The CNC has saved us a lot of time creating scene elements. In the past when we wished to cut out large shapes we would lay out the material, either grid out the image or use a projector to trace the image before taking each sheet to be cut out by hand. Now with the CNC I import my CAD files into Aspire and within minutes have the toolpaths ready for cutting. Each piece of scenery is constructed in sections in the shop then moved and installed in the theatre at a later date. These elements can also be fixed installations, installed on wagons in order to move on and off stage, or rigged to fly up and down using the theatre system fly system. It all depends on the show and design.
A prime example of how the software has helped in Peter Pan where some elements were in excess of 30’. I loaded the CAD file of each piece, did the toolpathing and then took advantage of the toolpath tiling feature to automatically break the piece down into 4x8 sheets we could cut on the CNC. The sheets were then quick and easy to assemble and fit together like a well-made puzzle!”
Marion continued by providing information on some specific pieces they had created for the Peter Pan set…
"I worked with one of our students on the fireplace for the production of Peter Pan. He did the layout design in CAD and then using his input I went into Aspire and modelled it. The underlying structure is a steel frame with a plywood top for Peter to land on during a flying scene. The steel frame was faced with foam fireplace facade.
The front portion consisted of several 2" layers of foam that were modelled then 'sliced' in Aspire. The cylindrical portion of the column was modelled in our standard CAD software Vectorworks and then imported into Aspire where I modelled and added the top and bottom elements. It was then assembled, coated in a material to prime and protect the foam, painted, a bit of traditional trim applied and ready for an audience."
Skull & Cross Bones:
"For the Skull and Crossbones the designer supplied me with a vector outline which I took into Aspire. I split the piece down the middle so that there were two halves to split the double swing doors. The eyes of the skull were pocketed out and the basic shape was cut out using a profile toolpath. We finished off with some hand shaping and carving, paint and applied it to the custom made doors, cut out on the CNC of course. Also pictured are the curved staircase and railing which we cut on the CNC as well."
"The Designer originally asked that the giant Pocket Watch profile be cut out on the CNC with the intent of hand carving. I took the Designer's Vector drawings and again using Aspire built a model to show the Designer. The Designer loved the model and we cut it out in three 2" slices to be assembled and painted. This allowed a lot more dimension then the original 2" foam cutout idea. "
Marion concluded by telling us about their next project, "Our next show is titled 'Brighton Beach Memoirs'. This is a functional two-story set of a home interior.
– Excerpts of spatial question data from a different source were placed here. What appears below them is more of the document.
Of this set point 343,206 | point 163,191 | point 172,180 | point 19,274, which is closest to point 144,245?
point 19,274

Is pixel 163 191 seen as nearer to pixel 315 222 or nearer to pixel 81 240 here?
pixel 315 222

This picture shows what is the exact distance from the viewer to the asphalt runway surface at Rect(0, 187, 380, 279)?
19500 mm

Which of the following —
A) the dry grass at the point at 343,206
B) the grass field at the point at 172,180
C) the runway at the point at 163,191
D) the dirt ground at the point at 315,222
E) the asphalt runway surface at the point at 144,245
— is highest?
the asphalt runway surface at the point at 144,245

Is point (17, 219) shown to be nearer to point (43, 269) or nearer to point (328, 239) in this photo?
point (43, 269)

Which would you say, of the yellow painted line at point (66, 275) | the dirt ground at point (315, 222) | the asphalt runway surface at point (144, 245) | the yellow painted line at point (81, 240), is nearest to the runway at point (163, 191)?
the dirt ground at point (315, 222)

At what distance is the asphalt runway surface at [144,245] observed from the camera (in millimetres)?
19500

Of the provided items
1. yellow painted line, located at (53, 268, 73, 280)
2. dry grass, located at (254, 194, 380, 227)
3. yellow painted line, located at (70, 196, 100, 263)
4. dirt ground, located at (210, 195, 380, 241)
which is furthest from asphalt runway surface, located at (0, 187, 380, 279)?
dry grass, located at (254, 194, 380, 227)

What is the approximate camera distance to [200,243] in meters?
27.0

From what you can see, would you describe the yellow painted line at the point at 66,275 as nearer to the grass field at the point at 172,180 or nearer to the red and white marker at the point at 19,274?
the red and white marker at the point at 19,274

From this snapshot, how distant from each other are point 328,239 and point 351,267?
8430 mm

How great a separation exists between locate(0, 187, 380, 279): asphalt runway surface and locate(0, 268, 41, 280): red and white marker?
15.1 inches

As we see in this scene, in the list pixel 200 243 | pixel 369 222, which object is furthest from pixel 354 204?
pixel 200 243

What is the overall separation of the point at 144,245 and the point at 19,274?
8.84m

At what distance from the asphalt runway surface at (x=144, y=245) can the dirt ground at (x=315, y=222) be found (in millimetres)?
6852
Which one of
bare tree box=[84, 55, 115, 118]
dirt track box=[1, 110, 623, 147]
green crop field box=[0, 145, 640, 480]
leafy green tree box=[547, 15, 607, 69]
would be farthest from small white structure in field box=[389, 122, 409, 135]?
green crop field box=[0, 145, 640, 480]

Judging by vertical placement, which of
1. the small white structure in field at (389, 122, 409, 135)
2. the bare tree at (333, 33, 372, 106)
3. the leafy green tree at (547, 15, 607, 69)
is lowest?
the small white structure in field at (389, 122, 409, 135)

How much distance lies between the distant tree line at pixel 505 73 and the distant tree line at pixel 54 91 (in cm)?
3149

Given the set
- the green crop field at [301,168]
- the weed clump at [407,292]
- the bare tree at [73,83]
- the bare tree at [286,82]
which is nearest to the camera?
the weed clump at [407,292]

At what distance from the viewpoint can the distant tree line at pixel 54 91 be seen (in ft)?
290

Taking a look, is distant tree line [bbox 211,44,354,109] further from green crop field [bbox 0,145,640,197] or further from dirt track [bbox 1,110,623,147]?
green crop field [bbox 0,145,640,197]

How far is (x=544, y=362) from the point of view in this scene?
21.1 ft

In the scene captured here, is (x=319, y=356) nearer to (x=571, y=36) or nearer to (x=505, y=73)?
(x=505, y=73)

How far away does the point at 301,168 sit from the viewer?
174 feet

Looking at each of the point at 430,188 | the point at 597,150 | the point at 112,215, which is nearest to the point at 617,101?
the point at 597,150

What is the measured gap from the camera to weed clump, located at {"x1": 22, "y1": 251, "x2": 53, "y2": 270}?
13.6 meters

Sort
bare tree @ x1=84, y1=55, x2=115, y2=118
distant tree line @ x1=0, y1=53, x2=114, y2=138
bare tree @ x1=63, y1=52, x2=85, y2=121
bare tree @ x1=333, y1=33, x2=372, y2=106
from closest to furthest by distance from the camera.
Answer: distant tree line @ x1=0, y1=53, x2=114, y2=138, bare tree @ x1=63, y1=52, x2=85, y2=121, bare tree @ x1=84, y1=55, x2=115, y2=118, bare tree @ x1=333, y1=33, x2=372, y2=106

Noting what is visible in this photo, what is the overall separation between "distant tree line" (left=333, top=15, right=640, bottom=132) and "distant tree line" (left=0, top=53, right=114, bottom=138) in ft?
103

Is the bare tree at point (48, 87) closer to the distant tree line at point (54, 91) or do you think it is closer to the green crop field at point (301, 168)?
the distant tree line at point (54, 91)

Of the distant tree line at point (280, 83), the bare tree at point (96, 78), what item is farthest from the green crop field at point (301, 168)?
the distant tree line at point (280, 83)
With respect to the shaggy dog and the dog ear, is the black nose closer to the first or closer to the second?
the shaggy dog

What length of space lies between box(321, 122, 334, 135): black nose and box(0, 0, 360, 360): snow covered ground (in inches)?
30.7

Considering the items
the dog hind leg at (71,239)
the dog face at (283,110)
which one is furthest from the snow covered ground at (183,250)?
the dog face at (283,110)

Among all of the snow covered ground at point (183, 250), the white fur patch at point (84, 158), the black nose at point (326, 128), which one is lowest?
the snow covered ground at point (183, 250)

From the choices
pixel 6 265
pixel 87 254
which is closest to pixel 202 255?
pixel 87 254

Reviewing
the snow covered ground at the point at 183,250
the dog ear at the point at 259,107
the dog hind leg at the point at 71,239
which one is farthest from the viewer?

We are already underway and have utilized the CNC on some custom stair units."
We'd like to thank Marion for taking the time to share information about how CNC and Vectric software was utilized in the creation of these fantastic set elements. It's great to see how the software helps reduce the time it takes to make the parts without compromising on quality and even offers more creative opportunities. We're looking forward to seeing further work from the team over at Southeast Missouri State University.